Anyway, I hope you find this interesting.  There will always be efficient
methods for finding approximate medians.  The question is how efficient vs.
how approximate.  Many quicksort implementation select the first element as a pivot, an O(1) method for selecting an extremely approximate median!  Statistically over all possible input orders, this first element will on average partition the input array at the median, with some variance.  It's not that the paper is wrong or incorrect; it does what it describes in finding a statistically good approximate median very efficiently with excellent worst case performance.  Unfortunately for the problem we need to solve, which is not the problem the paper's authors were attempting to solve, we need a better approximation perhaps using a more complex implementation.

Anyway, thanks again for the reference.  I'd not come across it before and
really enjoyed reading it.  Let me know if you spot a flaw in my reasoning
above.

Dr Roger Sayle,
Ph.D. Computer Science
--
Comment 6 Benjamin Kosnik 2008-04-24 23:39:29 UTC
Can I re-classify this as an enhancement?
Comment 7 Stephen Howe 2008-04-28 20:17:49 UTC
Roger

I agree with your analysis. I am slightly crestfallen as I was suspicious that Barriato, Hofri etc's paper never mentioned "worst case" only "approximate case".  And I have now seen BFPRT73 paper where it mentions for the number of columns (c) "Note, however, that we must have c >= 5 for PICK to run in linear time". So yes, median-of median of 5 seems best you can do for "worst case".

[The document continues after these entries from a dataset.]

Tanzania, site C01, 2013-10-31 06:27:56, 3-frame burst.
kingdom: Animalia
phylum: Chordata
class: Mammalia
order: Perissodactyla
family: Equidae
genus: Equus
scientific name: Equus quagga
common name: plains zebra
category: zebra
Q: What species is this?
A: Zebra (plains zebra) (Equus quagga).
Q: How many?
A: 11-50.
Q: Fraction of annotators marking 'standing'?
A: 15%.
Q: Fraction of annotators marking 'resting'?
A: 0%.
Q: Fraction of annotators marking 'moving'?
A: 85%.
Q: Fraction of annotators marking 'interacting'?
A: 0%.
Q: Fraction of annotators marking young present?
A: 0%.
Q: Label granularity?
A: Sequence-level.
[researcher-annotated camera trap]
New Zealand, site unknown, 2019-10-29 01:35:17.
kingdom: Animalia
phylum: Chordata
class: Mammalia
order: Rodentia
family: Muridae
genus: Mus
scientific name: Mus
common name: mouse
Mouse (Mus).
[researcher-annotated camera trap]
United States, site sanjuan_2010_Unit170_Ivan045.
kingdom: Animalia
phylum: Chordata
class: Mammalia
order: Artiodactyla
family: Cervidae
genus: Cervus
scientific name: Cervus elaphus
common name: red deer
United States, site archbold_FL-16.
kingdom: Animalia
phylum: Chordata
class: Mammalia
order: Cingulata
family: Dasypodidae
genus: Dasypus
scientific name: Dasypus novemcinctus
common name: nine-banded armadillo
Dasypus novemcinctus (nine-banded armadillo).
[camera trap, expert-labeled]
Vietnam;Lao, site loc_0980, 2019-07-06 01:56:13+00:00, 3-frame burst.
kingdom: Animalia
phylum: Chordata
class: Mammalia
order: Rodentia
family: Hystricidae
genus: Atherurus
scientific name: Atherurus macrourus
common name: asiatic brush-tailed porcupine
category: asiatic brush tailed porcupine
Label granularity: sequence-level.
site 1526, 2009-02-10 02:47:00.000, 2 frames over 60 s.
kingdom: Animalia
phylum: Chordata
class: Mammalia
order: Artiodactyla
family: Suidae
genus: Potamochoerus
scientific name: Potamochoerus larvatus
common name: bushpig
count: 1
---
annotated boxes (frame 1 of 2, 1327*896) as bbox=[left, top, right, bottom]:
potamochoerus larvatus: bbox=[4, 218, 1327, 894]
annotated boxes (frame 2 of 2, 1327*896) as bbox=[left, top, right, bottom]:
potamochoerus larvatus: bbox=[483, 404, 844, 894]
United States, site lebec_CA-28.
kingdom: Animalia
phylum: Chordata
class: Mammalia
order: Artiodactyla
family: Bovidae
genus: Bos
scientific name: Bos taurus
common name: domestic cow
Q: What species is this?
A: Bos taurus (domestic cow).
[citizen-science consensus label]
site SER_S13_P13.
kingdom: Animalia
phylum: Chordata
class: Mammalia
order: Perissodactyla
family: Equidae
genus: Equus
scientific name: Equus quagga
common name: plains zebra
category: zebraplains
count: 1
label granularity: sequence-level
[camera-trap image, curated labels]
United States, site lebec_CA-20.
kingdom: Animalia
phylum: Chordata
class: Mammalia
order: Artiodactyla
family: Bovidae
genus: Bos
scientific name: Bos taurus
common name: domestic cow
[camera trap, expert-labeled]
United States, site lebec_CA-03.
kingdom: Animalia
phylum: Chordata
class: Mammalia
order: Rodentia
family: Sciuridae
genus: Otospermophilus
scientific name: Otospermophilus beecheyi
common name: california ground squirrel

The only point in shifting to a different algorithm for the worse case is if
(i)  It is cheaper in terms of total comparisons, swaps, assignments etc
(ii) It is still linear in N in the worse case

Cheers

Stephen Howe
Comment 8 Paolo Carlini 2009-12-15 17:19:06 UTC
Roger, are you still actively working on this?
Comment 9 Paolo Carlini 2010-01-28 17:16:48 UTC
Roger told me in private that he doesn't mean to actively work on this issue any time soon. Unassigning.
Comment 10 Patrick J. LoPresti 2015-05-14 00:21:59 UTC
Worth noting, perhaps, that the C++ standard does _not_ require O(n) worst-case behavior for nth_element. The exact wording (C++11 section 25.4.2 [alg.nth.element] paragraph (3)) says:

Complexity: Linear on average.

It is not obvious (to me) what distribution the "on average" refers to. All permutations of input with equal probability, I suppose (?)

Anyway, just because GCC falls back to an O(N log N) algorithm under some circumstances does not necessarily mean it violates the C++ specification, as long as that fallback only happens in log N of the cases or thereabouts.

Not that I am up for actually performing this complexity analysis.